Extracted records:
>> BEGIN

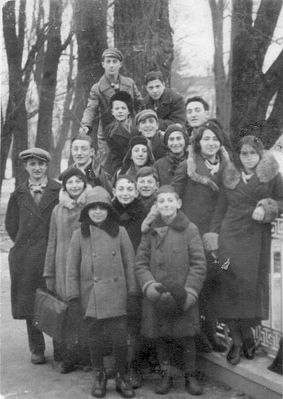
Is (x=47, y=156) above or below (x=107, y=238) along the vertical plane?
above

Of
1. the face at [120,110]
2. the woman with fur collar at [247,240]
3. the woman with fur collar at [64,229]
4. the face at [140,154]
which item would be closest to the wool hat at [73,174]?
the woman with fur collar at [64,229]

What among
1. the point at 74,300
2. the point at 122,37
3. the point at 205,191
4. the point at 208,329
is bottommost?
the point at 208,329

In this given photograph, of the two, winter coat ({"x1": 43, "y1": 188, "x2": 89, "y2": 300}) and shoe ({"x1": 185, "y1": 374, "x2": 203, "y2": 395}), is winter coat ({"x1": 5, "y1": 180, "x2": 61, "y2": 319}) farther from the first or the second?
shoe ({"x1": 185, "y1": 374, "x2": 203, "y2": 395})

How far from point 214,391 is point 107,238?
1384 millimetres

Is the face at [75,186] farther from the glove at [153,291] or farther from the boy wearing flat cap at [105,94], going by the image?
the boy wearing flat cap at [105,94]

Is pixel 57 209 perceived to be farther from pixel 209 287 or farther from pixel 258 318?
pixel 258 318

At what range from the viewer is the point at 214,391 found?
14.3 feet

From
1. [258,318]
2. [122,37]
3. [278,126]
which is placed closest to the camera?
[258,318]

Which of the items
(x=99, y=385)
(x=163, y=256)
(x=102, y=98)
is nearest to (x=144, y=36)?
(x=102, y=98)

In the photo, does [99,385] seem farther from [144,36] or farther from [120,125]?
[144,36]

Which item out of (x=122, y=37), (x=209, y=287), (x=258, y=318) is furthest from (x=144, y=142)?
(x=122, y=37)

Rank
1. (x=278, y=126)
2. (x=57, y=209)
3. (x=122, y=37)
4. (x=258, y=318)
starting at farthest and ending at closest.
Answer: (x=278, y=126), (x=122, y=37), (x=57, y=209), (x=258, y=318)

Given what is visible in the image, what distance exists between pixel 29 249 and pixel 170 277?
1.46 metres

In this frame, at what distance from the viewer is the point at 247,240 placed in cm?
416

>> END
>> BEGIN

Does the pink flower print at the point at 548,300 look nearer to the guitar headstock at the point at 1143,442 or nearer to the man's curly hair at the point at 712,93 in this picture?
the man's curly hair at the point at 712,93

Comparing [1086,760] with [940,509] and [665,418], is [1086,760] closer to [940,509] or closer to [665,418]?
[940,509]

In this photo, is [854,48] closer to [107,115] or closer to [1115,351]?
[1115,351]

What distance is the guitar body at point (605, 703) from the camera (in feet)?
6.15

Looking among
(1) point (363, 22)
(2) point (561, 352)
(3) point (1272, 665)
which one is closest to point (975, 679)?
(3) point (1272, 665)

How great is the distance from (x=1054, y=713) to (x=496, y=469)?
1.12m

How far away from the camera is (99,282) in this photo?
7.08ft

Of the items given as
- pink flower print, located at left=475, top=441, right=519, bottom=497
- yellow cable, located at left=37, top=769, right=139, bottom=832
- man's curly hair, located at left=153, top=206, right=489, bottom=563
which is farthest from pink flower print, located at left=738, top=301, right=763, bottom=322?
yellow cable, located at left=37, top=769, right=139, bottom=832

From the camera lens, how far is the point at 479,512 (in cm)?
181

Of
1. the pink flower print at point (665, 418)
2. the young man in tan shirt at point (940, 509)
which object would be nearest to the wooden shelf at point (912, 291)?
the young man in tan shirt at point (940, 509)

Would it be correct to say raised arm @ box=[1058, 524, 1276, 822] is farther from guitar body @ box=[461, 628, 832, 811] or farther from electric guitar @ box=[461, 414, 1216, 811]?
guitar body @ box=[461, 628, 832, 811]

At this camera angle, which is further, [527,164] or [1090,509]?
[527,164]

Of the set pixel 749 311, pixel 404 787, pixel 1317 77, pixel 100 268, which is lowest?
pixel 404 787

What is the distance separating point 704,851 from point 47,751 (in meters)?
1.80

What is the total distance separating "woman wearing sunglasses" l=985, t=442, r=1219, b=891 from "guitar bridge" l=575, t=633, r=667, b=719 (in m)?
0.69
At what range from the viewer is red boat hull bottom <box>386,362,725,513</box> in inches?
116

>> END

Return every line of the entries above that contains the word "young".

◆ **ANSWER BELOW**
2. the young man in tan shirt at point (940, 509)
the young man in tan shirt at point (940, 509)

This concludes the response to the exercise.